▶ **Extracted text**
Ring-size distributions of simulated 0Zr, 2Zr, 3Zr, and 4Zr glasses

Boron speciation and environments

Comparison of 4-coordinated B (N₄) with different system sizes (3000, 6000, 12,000, 24,000 atoms) for simulated 0Zr, 2Zr, 3Zr, and 4Zr glasses are listed in Table 2. N₄ values are consistent between various system sizes, where larger system sizes provide smaller standard deviations. N₄ values are in excellent agreement (less than 4% difference) with YDB model. N₄ of ISG (~60%) is slightly higher than NMR results (~52% or ~58%) from literature.^14,37 Detailed CNs of Si, B, Al, and Zr around B in simulated 0Zr, 2Zr, 3Zr, and 4Zr glasses can be found in supplementary information.

From direct observation of glass structure, linkages of single ^[3]B/^[4]B surrounded by Si, Al or Zr were found and some representatives are shown in Fig. 5. Due to the different hydrolysis rate and reaction energy of various linkages in the glasses (e.g., Si–O–Si, Si–O–^[4]B. ^[3]B–O–^[3]B, etc.), these features might have an impact on the dissolution of glass and the small amount of retention of boron in alteration layers observed experimentally.³⁷ Detailed discussion can be found in Discussion section.

Fig. 5

Snapshots of simulated 4Zr glass showing different linkages of single [BO₃]/[BO₄] surrounded by Si, Al or Zr polyhedra. (Top row: [BO₃]/[BO₄] surrounded by [SiO₄], second row: [BO₃]/[BO₄] surrounded by [SiO₄] and [ZrO₆], third row: [BO₃]/[BO₄] surrounded by [SiO₄] and [AlO₄], bottom row: [BO₃]/[BO₄] surrounded by [SiO₄], [AlO₄], and [ZrO₆].) Zr, blue octahedra; Si, yellow tetrahedra; B, green triangles (^[3]B) and green tetrahedral (^[4]B); Al, red tetrahedral; O, small grey balls; Na, purple crosses; Ca, green crosses

Zirconium environment and EXAFS calculations

The calculated Zr K-edge EXAFS spectrum for 2Zr (ISG) and its Fourier transform are compared to the room-temperature experimental data of Bouty et al.⁵⁷ in Fig. 6. The calculated spectra for 3Zr and 4Zr glasses were identical to that of 2Zr, as would be expected based on the structural analysis presented above. The agreement is good in terms of both the positions and amplitudes of the spectral features. As a result, a very good match to experiment is obtained for the FT magnitude of the first coordination shell. The peak at 0.86 Å in the FT of the experimental spectrum is assigned to noise as it was not present in the calculations or in the experimental Zr K-edge EXAFS spectra of other glasses with similar compositions,⁵⁸ was not included by Bouty et al.⁵⁷ in their fits, and does not correspond to any physically possible Zr−O distance.

▶ **Data entries**
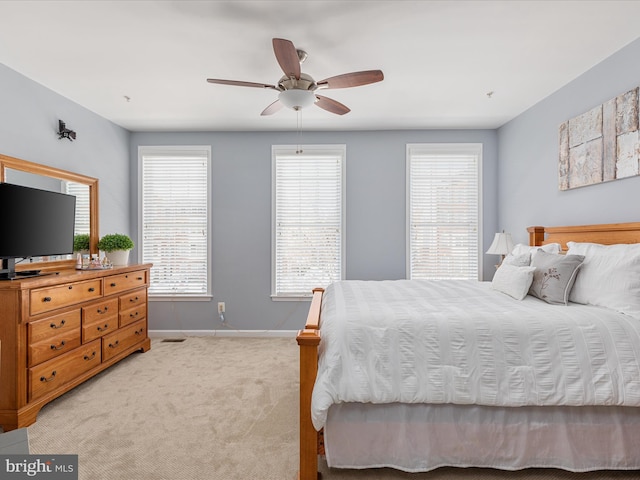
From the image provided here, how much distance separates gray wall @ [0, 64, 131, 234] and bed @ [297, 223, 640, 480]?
2991 millimetres

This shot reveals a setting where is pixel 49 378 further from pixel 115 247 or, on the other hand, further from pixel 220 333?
pixel 220 333

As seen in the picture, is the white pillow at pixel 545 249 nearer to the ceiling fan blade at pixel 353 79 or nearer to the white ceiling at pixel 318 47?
the white ceiling at pixel 318 47

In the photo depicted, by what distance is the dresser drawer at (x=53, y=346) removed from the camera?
7.37ft

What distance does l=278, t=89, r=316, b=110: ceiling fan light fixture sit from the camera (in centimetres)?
228

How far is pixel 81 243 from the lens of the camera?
11.0ft

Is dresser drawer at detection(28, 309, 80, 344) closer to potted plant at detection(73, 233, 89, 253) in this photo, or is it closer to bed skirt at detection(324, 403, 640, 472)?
potted plant at detection(73, 233, 89, 253)

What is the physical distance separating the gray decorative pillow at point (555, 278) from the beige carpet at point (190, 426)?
962 millimetres

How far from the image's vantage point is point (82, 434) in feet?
6.93

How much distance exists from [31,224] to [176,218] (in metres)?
1.74

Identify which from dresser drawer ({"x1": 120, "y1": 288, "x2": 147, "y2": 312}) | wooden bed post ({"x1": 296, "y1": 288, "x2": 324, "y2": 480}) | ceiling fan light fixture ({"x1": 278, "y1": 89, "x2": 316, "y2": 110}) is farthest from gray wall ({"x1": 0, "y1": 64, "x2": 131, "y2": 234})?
wooden bed post ({"x1": 296, "y1": 288, "x2": 324, "y2": 480})

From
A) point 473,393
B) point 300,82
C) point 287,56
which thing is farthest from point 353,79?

▶ **Things to do**
1. According to the passage on boron and zirconium environments in simulated glasses, which system sizes were used to compare the values of 4-coordinated B (N₄)? List all of them.
2. Say whether each statement agrees with the passage on boron and zirconium environments in simulated glasses. Answer yes or no, and quote the words of the passage that decide it.
(a) Larger system sizes give smaller standard deviations in N₄ values.
(b) The N₄ of ISG is lower than the NMR results reported in the literature.
(c) The calculated EXAFS spectra for the 3Zr and 4Zr glasses differed from the spectrum for 2Zr.

▶ **Problem solutions**
1.
- 3000 atoms
- 6000 atoms
- 12,000 atoms
- 24,000 atoms

2.
(a) Yes: "larger system sizes provide smaller standard deviations"
(b) No: "N₄ of ISG (~60%) is slightly higher than NMR results (~52% or ~58%) from literature"
(c) No: "The calculated spectra for 3Zr and 4Zr glasses were identical to that of 2Zr"